Document passage ->
###

Architecture tests run as part of our regular test suite and will fail the build if architectural rules are violated, ensuring consistent adherence to our design principles.

This testing strategy ensures that our Walking Skeleton is robust from the beginning and provides confidence for rapid iteration.

Development Practices

Establishing solid development practices from the beginning ensures team alignment and code quality throughout the project lifecycle.

Trunk-Based Development

Adopt trunk-based development as your branching strategy:

  • Main branch: All developers commit to a single main branch frequently
  • Short-lived branches: Feature branches should live for less than a day
  • Feature flags: Use feature toggles for incomplete features rather than long branches
  • Continuous integration: Every commit triggers automated testing
Benefits
  • Reduces merge conflicts and integration problems
  • Enables rapid deployment and rollback
  • Forces good testing practices
  • Improves team collaboration

Environment Strategy

Establish three core environments with clear purposes:

  1. Development:
    • Individual developer environments (local + shared dev)

###

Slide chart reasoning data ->
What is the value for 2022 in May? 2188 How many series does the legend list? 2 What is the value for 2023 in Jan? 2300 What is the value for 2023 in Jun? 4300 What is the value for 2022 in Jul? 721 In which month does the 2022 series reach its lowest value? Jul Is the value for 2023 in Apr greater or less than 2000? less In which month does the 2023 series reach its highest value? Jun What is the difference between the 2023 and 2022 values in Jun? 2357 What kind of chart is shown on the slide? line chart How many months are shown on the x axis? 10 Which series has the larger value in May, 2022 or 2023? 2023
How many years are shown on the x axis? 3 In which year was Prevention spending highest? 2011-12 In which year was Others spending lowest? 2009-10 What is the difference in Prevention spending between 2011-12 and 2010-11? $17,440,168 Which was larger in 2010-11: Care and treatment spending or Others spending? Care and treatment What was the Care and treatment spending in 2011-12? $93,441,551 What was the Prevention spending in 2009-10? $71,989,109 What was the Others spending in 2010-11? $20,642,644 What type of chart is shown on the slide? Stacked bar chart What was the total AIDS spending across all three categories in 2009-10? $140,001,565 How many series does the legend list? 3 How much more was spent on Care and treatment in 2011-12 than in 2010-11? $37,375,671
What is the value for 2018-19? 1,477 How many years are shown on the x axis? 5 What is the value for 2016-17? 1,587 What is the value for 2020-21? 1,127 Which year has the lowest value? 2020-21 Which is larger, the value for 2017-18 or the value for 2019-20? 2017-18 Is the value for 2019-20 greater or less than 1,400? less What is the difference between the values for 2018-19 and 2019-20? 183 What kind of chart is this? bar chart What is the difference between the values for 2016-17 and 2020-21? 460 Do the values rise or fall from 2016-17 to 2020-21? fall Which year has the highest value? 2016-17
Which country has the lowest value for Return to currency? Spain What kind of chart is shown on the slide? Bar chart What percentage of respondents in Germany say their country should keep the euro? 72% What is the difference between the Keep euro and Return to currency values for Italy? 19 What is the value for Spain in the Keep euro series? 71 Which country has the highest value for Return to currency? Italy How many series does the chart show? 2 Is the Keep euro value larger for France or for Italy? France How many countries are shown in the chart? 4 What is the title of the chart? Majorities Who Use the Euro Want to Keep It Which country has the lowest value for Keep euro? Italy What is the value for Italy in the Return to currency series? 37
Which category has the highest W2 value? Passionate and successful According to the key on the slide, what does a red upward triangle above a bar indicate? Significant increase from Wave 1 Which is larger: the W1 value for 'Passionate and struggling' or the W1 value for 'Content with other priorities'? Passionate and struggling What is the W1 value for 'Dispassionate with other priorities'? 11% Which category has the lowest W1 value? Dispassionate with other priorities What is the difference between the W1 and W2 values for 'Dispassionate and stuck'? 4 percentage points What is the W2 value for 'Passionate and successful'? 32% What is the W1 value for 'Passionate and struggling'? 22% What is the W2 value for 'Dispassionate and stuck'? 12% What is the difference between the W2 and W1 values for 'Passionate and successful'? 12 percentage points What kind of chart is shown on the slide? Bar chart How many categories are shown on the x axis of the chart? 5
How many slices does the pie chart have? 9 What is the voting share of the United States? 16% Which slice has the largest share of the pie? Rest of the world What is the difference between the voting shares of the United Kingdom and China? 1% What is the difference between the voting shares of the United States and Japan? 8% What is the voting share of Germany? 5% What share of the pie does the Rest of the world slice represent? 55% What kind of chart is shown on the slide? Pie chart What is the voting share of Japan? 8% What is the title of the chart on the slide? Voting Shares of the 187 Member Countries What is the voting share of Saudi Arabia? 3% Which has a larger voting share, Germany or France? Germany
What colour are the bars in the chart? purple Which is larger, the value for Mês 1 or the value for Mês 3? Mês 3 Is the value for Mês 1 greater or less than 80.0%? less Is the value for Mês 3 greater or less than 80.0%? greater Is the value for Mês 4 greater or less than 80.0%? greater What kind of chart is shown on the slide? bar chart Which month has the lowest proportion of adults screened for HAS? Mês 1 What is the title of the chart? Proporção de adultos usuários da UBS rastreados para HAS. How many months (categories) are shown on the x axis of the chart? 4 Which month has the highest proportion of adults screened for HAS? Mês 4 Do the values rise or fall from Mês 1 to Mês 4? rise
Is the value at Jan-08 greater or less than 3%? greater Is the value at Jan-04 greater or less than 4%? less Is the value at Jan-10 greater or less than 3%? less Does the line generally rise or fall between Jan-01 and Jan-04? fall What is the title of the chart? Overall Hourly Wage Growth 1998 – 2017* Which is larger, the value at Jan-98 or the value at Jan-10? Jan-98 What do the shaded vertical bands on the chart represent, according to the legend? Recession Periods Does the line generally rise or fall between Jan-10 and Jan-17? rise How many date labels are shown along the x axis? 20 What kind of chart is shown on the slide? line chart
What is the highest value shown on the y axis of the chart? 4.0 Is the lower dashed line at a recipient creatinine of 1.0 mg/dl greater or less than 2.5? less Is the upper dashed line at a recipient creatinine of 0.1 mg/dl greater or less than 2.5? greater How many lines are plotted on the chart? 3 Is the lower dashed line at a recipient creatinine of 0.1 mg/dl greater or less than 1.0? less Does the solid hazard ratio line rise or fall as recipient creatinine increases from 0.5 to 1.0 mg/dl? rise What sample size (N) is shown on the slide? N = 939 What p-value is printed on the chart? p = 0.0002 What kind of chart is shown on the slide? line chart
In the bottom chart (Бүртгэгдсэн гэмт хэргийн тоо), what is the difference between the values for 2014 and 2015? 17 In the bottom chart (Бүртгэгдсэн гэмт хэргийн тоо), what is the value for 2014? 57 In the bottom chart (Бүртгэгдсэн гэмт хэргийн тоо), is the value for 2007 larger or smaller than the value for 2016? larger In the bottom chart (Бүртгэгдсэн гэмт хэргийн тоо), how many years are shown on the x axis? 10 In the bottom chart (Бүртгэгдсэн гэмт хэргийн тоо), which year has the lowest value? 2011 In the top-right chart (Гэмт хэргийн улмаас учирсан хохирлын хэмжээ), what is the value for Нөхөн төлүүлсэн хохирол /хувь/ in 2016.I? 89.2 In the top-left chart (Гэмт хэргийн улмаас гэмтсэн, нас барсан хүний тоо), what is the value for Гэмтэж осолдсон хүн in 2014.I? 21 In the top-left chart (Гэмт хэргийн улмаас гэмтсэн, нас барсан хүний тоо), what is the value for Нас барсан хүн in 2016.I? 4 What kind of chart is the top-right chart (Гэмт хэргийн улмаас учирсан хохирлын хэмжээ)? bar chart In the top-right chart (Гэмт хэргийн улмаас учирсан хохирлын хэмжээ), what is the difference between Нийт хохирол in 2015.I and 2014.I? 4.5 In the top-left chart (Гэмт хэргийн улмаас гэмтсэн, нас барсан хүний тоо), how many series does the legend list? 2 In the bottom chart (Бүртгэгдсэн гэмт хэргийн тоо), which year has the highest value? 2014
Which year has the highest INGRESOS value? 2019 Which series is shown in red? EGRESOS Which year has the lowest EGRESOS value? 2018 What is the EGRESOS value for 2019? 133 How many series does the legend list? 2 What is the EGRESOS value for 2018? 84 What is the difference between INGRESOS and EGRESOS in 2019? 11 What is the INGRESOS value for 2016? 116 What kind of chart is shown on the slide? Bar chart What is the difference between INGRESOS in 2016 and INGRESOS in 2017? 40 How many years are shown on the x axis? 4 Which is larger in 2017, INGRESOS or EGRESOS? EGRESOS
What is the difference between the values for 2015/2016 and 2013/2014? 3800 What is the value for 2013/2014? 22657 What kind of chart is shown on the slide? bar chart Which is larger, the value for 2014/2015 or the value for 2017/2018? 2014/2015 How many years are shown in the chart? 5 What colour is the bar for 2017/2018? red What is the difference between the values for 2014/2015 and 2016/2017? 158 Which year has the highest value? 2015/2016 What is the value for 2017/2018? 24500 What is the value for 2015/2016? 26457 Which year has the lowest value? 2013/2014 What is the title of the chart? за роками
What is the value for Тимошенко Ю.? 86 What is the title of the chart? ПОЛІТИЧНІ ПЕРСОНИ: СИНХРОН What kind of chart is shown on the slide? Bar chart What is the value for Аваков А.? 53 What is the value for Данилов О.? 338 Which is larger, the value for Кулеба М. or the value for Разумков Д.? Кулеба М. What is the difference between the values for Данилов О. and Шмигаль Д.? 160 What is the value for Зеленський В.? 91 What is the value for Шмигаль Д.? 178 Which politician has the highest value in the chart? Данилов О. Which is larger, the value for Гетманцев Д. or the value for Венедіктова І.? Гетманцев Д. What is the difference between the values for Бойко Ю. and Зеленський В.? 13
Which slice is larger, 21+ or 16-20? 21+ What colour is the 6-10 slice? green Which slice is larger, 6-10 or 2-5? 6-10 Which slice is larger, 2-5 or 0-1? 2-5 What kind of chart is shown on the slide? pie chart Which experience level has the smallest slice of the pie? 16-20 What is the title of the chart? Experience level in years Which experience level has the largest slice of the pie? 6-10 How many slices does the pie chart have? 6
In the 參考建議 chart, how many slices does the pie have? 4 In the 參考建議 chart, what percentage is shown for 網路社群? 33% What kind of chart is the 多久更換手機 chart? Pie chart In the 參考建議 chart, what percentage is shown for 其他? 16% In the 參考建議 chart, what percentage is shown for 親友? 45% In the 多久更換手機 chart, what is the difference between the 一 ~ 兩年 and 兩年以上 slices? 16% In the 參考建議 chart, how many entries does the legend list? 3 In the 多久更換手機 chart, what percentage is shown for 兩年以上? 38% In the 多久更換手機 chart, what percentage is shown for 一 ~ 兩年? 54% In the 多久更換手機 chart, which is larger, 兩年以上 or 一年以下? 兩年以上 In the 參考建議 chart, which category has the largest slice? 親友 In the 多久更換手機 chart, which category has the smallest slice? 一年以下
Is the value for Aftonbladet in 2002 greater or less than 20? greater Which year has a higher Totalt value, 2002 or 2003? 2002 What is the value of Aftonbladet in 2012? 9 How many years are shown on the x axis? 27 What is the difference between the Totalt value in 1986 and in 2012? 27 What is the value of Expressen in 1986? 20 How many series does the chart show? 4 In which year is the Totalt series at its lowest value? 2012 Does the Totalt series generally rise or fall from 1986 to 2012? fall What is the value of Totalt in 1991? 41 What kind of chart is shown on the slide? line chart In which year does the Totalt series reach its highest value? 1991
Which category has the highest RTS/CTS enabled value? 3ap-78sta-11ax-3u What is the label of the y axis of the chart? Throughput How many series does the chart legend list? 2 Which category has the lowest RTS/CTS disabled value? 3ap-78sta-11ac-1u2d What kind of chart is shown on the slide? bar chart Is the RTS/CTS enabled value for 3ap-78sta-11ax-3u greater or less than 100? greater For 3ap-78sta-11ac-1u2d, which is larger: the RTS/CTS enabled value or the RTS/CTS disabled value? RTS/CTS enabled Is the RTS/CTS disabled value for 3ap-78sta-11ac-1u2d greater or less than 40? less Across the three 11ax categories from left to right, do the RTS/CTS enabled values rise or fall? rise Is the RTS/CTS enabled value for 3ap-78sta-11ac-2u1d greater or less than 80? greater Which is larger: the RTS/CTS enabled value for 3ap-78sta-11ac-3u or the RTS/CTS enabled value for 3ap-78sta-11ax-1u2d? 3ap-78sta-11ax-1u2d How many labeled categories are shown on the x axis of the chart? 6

###

Exercise set ->
**a)** For the passage on development practices, decide whether each statement agrees with it: (i) feature branches should last less than a day; (ii) architecture tests run separately from the regular test suite; (iii) incomplete features belong on long branches. Answer yes or no for each and quote the deciding words.
**b)** Reproduce the development practices passage between "Architecture tests run" and "for rapid iteration.", inclusive.

Replies ->
**a)**
(i) Yes: "Feature branches should live for less than a day"
(ii) No: "Architecture tests run as part of our regular test suite"
(iii) No: "Use feature toggles for incomplete features rather than long branches"

**b)**
Architecture tests run as part of our regular test suite and will fail the build if architectural rules are violated, ensuring consistent adherence to our design principles.

This testing strategy ensures that our Walking Skeleton is robust from the beginning and provides confidence for rapid iteration.